WHAT IS ASKED
- 1) List the usernames of everyone who posted in the handgun thread.
- 2) Please quote the handgun thread word for word, starting at "She's about 5'4" and ending at "a manageable gun.".
** Begin PROVIDED PASSAGE **
# Need Suggestions for a Ladies Hand Gun



## ssmeester (Sep 23, 2010)

I'd like to get a handgun but have no idea where to begin. I'm small gal and want something that won't knock me on my bottom or take off my arm, hand, fingers when I fire it.

All suggestions are welcomed.

Blessings,
Sandra


----------



## liteluvr (Dec 12, 2012)

My wife carries both a S&W Bodyguard and a Bersa Thunder.
Both are .380 caliber. The Bodyguard is ultra small with an integrated laser, and the Thunder is about half again as big, but thin and fits her hand quite well.
She's about 5'4 and 125 pounds, so she's not a big gal. The Bodyguard goes in a holster right in the small of her back.
The Bersa usually stays hidden in her car as a backup.
The Bersa has little recoil and is a joy to fire. The Bodyguard is like the LCP. It's so lightweight it's got some kick to it, but it's still a manageable gun.

Both are automatics, so there's a bit more involved in firing, as opposed to a revolver. That's a major thing to take into consideration... your level of involvement in using the weapon.

With a revolver, you can leave the weapon on an empty chamber, and just point and shoot. With an automatic, you either have to leave a round chambered (which a lot of people don't like to do) or you leave it unchambered and have to rack the slide before you're ready to fire. That takes time, and everything is a tradeoff.
If you don't have or need experience with both varieties to make a decision, go to a local shooting range, or check with a family member who is knowledgeable and get some experience first hand.


----------



## wannabechef (Nov 20, 2012)
** End PROVIDED PASSAGE **
** Begin SUPPLIED MATERIAL **
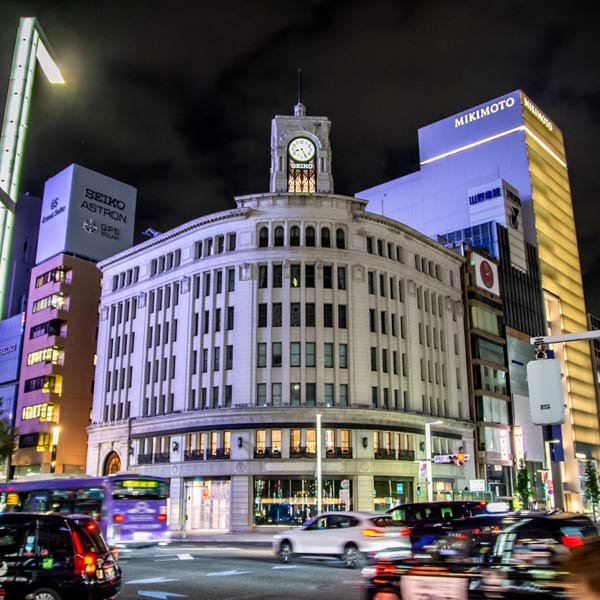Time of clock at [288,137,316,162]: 8:25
** End SUPPLIED MATERIAL **
TASK RESPONSES
- 1)
ssmeester
liteluvr
wannabechef

- 2)
She's about 5'4 and 125 pounds, so she's not a big gal. The Bodyguard goes in a holster right in the small of her back.
The Bersa usually stays hidden in her car as a backup.
The Bersa has little recoil and is a joy to fire. The Bodyguard is like the LCP. It's so lightweight it's got some kick to it, but it's still a manageable gun.